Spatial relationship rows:
• • • • •
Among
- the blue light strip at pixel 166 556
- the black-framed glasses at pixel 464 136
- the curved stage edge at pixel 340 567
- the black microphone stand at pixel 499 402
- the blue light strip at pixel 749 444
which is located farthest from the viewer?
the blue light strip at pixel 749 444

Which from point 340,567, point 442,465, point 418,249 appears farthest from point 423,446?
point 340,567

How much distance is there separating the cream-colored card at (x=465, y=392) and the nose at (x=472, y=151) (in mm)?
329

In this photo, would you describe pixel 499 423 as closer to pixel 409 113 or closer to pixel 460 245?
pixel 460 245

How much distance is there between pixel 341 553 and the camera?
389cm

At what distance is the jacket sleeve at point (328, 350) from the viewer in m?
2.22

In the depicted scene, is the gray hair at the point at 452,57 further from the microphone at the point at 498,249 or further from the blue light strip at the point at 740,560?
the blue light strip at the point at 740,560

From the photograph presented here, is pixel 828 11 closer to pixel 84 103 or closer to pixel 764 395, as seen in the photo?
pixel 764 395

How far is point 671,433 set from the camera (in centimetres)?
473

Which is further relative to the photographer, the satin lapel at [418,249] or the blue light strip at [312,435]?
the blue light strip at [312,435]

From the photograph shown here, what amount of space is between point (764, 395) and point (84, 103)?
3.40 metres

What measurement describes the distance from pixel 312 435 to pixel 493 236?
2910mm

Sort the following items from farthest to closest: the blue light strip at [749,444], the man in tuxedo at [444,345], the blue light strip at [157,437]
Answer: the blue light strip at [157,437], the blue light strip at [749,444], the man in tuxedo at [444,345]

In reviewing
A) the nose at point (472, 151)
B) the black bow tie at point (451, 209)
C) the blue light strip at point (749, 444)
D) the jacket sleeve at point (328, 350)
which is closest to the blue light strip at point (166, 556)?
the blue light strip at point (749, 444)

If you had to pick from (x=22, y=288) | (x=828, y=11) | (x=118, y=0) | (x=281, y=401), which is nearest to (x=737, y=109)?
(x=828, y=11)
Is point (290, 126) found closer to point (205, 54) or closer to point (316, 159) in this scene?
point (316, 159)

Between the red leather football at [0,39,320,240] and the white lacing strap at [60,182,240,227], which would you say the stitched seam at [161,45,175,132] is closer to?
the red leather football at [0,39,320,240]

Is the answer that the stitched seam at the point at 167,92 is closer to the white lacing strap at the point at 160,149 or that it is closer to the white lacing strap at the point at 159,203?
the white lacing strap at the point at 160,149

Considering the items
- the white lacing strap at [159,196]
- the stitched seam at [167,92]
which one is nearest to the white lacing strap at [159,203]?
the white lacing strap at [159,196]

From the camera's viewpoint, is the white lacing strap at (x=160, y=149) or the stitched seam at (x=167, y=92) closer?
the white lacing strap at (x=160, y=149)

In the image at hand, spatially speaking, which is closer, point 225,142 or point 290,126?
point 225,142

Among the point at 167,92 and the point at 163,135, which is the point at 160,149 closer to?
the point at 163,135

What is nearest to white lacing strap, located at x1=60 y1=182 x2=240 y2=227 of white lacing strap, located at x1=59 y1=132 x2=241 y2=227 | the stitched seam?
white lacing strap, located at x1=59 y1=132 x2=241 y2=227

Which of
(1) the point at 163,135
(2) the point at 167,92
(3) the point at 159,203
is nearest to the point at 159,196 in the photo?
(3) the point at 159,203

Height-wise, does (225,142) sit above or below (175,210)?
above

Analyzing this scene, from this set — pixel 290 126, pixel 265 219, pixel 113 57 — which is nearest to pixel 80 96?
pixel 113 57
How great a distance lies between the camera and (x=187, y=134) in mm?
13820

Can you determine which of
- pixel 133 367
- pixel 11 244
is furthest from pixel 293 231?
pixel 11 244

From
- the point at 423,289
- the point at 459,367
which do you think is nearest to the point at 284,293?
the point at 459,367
• • • • •
Direction: Swap "furthest" for "farthest" in the stretch from the line containing "Can you determine which of" through the end of the rows, and reproduce that stretch with every other word unchanged.

Output:
Can you determine which of
- pixel 133 367
- pixel 11 244
is farthest from pixel 293 231?
pixel 11 244

From
- the point at 423,289
- the point at 459,367
which do you think is nearest to the point at 284,293?
the point at 459,367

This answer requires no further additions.